Prof. Dr. Özlü,  “Bin rakamı psikolojik sınır, o nedenle sayının düşüyor olması sevindirici ancak öteki taraftan yoğun bakım ile entübe hasta sayımızda artış var. Ölüm oranlarında da azalma yok. Günlük vaka sayısına bakıp da ‘Oh! Bu iş bitti, rahatladık’ dememek lazım çünkü tek parametre bu değil. Salgın henüz hız kesmiş değil. Bir karar gidiyoruz işte. Tedbirlere harfiyen uymak, gevşememek lazım” dedi. 

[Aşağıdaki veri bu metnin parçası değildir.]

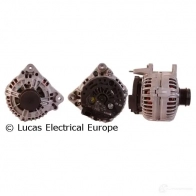 Генератор LUCAS ELECTRICAL Audi A4 (B6) 2 Универсал 1.9 Tdi 101 л.с. 2001 – 2004 lra03158 HDKJ EI 5708279182391
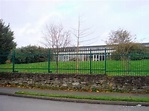 Información del colegio St Kevins College - Dublín - Colegio - Concertado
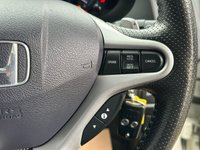USED 2013 13 HONDA INSIGHT 1.3 IMA HX 5d 100 BHP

Özlü,  “Kurban kesme alanlarında, evlerde ya da bayram namazı sonrasındaki bayramlaşmalarda insanların maske takıp, mesafeye uyacakları konusu bana pek gerçekçi gelmiyor. Bayramı artış olmadan atlatırsak ne âlâ. Vekâletle kurban kesilmesini öneriyorum ama biliyorum alışkanlıklar da var.

İlla kurbanını kendi alacak, kendi kesecek. Hadi büyükşehirleri denetlediniz diyelim. Köyler, kasabalar, oralara nasıl yetişilecek? O insanlara ulaşmak, kurallara riayet etmelerini sağlamak çok zor. Kavurmalar yapılacak, mangallar yanacak, beraber masaya oturulacak. İnanın çok büyük risk var. Bu süreç iyi yönetilemezse vaka sayısının artacağını düşünüyorum.” ifadesini kullandı.